Let’s leave technology, theme and theater history aside for now and try to do justice to this art event in a different way. As is so often the case with Wilson, during this performance one thinks less about the material and what is communicated than about artistic standards and aesthetic reality. What is it, the constant question is, that draws you in and leaves you cold at the same time about Robert Wilson’s theatre?
Three attempts to answer, three paradoxes
First: the arrangement. From the initial deafening bang, from the first white-painted grimace, one is enraptured by Wilson’s unconditional will to form. The aesthetic universal program that is strictly staged here. “Dream world” is often said about it, but Wilson’s pictures are actually too mathematical, too precise. Nothing unexpected, nothing wild has its portrayed game. The anti-naturalistic affect nips everything dreamy and chaotic in the bud. The intention to achieve a formal effect is paramount, leaving its traces in the gaping mouths and the spread fingers of the actors. On the one hand, this is exciting, because one rarely sees such absoluteness in the theater, but on the other hand, every subsequent image raises new doubts as to whether the whole thing could not also be a hopelessly over-orchestrated attempt at overpowering.
Second: unreasonableness. Wilson’s basic anti-rational impulse must be defended per se against all criticism. Not to come from the didactic, but from amazement, to think of the theater not from the seminar room, but from the circus or fair – that was and is of great value, especially in our unimaginative theater days. However, sometimes the effect wins over the thought. As sympathetic as Wilson’s identification with the naïve children’s question is, it is often used strategically so that the production process is not disturbed by instances outside of Wilson’s world.

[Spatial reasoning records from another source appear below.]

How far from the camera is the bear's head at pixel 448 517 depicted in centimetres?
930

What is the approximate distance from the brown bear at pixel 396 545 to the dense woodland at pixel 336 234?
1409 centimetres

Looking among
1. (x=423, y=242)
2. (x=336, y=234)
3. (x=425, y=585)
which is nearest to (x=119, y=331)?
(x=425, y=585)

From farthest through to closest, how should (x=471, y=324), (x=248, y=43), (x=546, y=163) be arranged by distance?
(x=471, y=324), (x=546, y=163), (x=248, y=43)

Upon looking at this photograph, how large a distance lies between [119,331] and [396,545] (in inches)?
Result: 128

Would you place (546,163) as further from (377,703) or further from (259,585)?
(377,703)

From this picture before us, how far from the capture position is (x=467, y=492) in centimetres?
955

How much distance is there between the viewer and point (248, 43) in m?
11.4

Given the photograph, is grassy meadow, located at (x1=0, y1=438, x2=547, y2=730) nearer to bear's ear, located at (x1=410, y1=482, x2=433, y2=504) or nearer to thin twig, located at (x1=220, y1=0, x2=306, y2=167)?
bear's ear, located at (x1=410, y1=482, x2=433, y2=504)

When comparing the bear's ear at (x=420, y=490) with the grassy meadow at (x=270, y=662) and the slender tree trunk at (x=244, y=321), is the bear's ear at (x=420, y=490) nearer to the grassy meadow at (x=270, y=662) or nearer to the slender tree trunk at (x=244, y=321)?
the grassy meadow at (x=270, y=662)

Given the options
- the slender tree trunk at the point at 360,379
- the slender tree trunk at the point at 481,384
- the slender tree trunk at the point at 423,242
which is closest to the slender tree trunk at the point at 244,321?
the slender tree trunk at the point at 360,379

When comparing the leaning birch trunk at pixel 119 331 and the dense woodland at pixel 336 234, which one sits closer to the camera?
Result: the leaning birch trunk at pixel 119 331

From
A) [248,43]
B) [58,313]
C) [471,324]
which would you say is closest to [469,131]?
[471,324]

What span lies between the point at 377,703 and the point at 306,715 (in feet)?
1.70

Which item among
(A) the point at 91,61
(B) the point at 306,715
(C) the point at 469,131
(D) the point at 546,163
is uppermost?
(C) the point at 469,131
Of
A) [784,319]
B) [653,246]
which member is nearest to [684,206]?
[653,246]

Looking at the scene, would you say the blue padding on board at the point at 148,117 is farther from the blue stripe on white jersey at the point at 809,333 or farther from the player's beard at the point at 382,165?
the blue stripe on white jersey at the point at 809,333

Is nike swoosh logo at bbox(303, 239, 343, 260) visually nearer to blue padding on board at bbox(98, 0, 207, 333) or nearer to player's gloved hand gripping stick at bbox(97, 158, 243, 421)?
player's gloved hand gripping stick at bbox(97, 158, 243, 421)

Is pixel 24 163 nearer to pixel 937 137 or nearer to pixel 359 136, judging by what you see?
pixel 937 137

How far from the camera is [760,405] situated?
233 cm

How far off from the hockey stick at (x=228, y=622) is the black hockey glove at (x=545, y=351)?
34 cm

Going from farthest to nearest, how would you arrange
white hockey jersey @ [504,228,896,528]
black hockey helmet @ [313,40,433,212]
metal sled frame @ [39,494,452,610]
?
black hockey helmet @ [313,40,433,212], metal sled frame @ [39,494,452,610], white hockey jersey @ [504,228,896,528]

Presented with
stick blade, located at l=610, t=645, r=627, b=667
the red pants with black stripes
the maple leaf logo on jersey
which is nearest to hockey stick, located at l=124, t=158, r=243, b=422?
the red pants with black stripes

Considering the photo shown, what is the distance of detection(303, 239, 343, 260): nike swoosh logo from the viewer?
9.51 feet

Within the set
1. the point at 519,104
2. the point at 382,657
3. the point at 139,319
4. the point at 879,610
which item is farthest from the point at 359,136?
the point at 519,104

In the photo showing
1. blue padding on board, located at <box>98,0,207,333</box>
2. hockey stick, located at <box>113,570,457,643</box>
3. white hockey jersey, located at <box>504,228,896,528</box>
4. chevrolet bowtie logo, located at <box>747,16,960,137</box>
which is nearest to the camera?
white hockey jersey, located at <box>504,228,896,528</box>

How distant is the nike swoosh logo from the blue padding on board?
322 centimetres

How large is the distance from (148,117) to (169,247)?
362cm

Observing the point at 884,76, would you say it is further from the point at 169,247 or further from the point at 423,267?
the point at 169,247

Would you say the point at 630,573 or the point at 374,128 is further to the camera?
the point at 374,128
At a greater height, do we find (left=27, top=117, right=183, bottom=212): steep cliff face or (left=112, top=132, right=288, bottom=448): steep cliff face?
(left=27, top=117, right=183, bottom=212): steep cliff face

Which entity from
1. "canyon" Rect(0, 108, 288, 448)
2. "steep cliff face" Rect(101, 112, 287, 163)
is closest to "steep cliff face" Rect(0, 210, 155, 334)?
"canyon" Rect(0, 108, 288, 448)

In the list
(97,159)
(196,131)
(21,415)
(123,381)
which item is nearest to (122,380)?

This goes hand in hand with a third factor: unconditionality. Wilson’s theater has no right of veto of the sources. The text is completely subordinate to the events, the thoughts come and go as it suits the visual dramaturgy best. On this evening in Hamburg, big statements are made next to irrelevant half-truths. In one breath there is mysterious talk of “the square as the passion of the circle” and in the next quite banal of “a time when children are only born for wars”.